◆ **EXTRACTED TEXT**
......

Elites

COP28 is ending this week in UAE with neither the vigorous bang of internal combustion forever nor the whimper of an agreement to later agree to paper over some really tricky disagreeements. Something else, maybe. It looks like there is an agreement to wind up fossil fuels in a “just, orderly, and equitable manner”.
Of course, some of the animals are more equal than others and the orderlies have no manners. This will just concentrate more in the pockets of the few Elites.
This is a problem because those original Type 14 Lotus Elites have no glovebox and there’s only so much you can stuff into the small map pockets in the door before they bulge, unwelcome, into the cramped cockpit. There really are only a pocketful of Elites left in the world, with just over a thousand of the Type 14 and a few thousand of the later models built in the period 1957-1982.
I would wager the number of Elites left in the world smaller than the 2640 billionaires that Forbes says stride among us in 2023. And why should they not stride? A thoroughly British grandfather of mine always told me that first-class walking was better than third-class motoring any day. Without enough Elites to go around, a ramble seems the better thing for it than a Rambler.
We’ll leave the billionaires to sort out their own affairs and turn back to the plight of the Elites. These were lightweight, modern, innovative cars with respectable fuel economy. The original ‘57 Elite returned around 30 miles per gallon and could park comfortably within the space of a new Ford Transit van. I mean the free space inside the van in a ‘Knight Rider’ kind of way. Surely an end to fossil fuels will mean an end also to fossils such as these? The Hummer EV battery pack weighs more than two and a half Elites, so electrification at that scale isn’t the answer.

......

◆ **EXERCISE OBJECTIVE**
Print the Elites post in full, word for word. The listing comes from a separate source, not from the Elites post.

◆ **GIVEN DATA**
......

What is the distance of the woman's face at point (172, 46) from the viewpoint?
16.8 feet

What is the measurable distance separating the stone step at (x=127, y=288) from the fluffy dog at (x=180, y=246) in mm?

......

◆ **THE ANSWER**
Elites

COP28 is ending this week in UAE with neither the vigorous bang of internal combustion forever nor the whimper of an agreement to later agree to paper over some really tricky disagreeements. Something else, maybe. It looks like there is an agreement to wind up fossil fuels in a “just, orderly, and equitable manner”.
Of course, some of the animals are more equal than others and the orderlies have no manners. This will just concentrate more in the pockets of the few Elites.
This is a problem because those original Type 14 Lotus Elites have no glovebox and there’s only so much you can stuff into the small map pockets in the door before they bulge, unwelcome, into the cramped cockpit. There really are only a pocketful of Elites left in the world, with just over a thousand of the Type 14 and a few thousand of the later models built in the period 1957-1982.
I would wager the number of Elites left in the world smaller than the 2640 billionaires that Forbes says stride among us in 2023. And why should they not stride? A thoroughly British grandfather of mine always told me that first-class walking was better than third-class motoring any day. Without enough Elites to go around, a ramble seems the better thing for it than a Rambler.
We’ll leave the billionaires to sort out their own affairs and turn back to the plight of the Elites. These were lightweight, modern, innovative cars with respectable fuel economy. The original ‘57 Elite returned around 30 miles per gallon and could park comfortably within the space of a new Ford Transit van. I mean the free space inside the van in a ‘Knight Rider’ kind of way. Surely an end to fossil fuels will mean an end also to fossils such as these? The Hummer EV battery pack weighs more than two and a half Elites, so electrification at that scale isn’t the answer.